Olive Oil Poached Fish Tacos
- 3 red snapper fillets
- 1 32oz. bottle Capatriti® 100% Pure Olive Oil
- 2 tbsp. Capatriti® Extra Virgin Olive Oil
- 1 red cabbage, thinly sliced
- ½ cup mayonnaise
- 2 tsp. ancho chili powder
- 1 mango, diced
- 8 tortillas
- 1 red onion, thinly sliced
- 1 cup apple cider vinegar
- 2 limes, quartered
- 1 bunch cilantro
In a small bowl, combine onion and apple cider vinegar. Set aside to pickle for 20 minutes.
Meanwhile, in a medium bowl, mix together red cabbage, mayonnaise, and chili powder. Add in mango and mix lightly.

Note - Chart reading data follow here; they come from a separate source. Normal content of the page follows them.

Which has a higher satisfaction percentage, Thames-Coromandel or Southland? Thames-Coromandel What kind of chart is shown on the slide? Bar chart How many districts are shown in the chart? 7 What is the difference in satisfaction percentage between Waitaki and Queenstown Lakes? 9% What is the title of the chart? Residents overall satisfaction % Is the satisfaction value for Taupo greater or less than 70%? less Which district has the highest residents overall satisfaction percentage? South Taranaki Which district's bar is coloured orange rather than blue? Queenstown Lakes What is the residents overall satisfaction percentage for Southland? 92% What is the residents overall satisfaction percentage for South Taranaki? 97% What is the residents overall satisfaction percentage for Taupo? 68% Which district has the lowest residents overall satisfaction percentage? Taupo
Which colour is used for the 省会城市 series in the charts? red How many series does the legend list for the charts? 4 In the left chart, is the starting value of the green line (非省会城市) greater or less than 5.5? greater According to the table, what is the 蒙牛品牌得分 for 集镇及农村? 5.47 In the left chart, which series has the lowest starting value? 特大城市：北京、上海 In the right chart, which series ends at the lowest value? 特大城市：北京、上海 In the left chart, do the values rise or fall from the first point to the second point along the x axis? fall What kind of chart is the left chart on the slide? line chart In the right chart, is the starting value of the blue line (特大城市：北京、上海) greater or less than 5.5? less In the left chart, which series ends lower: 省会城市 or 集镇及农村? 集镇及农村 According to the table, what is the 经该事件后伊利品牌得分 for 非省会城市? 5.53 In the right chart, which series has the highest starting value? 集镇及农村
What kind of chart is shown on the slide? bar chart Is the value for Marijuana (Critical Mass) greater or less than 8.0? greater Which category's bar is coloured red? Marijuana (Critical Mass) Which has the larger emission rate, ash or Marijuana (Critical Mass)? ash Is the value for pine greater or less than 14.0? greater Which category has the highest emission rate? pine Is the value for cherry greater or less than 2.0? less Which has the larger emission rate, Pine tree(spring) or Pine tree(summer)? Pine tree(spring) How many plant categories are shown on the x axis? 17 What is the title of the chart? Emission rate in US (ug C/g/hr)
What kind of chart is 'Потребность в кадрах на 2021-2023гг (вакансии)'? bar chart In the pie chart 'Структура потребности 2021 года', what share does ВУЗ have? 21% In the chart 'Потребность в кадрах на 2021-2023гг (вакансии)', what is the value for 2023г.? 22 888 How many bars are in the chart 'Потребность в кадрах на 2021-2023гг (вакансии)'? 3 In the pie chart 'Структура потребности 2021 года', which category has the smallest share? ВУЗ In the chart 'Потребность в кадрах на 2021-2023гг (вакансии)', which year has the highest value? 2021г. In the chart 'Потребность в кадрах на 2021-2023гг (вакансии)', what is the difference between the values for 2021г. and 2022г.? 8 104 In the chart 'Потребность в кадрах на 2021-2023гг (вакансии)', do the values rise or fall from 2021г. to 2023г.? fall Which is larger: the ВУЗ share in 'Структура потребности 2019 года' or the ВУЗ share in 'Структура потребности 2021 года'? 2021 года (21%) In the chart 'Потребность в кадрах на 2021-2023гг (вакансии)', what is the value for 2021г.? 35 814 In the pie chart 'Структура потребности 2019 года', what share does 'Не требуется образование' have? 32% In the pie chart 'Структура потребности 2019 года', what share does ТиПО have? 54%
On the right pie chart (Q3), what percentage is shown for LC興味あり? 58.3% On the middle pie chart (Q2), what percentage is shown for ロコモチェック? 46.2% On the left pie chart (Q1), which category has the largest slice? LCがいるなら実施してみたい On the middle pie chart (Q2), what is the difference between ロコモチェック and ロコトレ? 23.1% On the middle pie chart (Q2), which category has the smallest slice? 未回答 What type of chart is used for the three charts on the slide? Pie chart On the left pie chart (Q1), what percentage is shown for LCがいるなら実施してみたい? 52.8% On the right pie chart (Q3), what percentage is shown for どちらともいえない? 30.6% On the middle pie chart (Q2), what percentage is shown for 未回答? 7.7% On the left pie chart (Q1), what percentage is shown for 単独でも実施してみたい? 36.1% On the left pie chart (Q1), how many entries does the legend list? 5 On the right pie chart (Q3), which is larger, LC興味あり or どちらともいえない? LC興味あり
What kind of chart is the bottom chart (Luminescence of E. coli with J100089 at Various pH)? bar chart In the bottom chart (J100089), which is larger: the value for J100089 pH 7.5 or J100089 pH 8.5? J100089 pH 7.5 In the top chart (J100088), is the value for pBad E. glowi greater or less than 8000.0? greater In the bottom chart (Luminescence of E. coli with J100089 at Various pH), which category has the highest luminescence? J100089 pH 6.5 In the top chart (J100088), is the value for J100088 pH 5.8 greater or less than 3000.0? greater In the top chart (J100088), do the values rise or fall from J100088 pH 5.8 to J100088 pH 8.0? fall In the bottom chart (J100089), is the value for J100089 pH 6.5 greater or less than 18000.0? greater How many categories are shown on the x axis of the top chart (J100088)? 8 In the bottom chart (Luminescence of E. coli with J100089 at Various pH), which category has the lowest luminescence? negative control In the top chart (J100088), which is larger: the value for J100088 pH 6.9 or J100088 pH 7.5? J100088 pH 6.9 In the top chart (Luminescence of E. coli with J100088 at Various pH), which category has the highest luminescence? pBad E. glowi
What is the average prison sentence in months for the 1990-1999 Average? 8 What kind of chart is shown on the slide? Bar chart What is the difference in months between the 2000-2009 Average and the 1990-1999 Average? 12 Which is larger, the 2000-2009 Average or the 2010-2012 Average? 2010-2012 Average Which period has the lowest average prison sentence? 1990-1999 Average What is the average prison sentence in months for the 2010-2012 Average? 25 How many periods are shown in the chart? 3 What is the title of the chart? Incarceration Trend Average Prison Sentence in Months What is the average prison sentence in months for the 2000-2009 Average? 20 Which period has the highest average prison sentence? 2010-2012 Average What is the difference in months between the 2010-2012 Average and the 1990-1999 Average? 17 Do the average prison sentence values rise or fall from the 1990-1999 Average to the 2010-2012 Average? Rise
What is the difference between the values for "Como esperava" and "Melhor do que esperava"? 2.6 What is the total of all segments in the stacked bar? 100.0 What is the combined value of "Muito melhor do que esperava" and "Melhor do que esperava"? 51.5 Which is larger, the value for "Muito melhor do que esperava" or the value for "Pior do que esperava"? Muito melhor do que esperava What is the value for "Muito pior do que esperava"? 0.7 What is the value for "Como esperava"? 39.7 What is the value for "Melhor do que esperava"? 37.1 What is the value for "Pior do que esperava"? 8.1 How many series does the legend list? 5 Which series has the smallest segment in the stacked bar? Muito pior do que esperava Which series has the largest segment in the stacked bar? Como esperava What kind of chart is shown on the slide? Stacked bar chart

Season fillets with salt and pepper. Pour all 32oz. of the Capatriti® 100% Pure Olive Oil bottle into a large frying pan and heat on low*. Gently lower in seasoned fillets. Cook for approximately 3 – 5 minutes. Place fillets in medium sized bowl and shred. (Fish will practically fall apart on its own.)
On a warmed tortilla, layer the shredded fish and squeeze lime wedge over it. Top with slaw, pickled onions, and cilantro. Share.
*We used the whole bottle, but the amount of oil you need will vary depending on the size of your pan.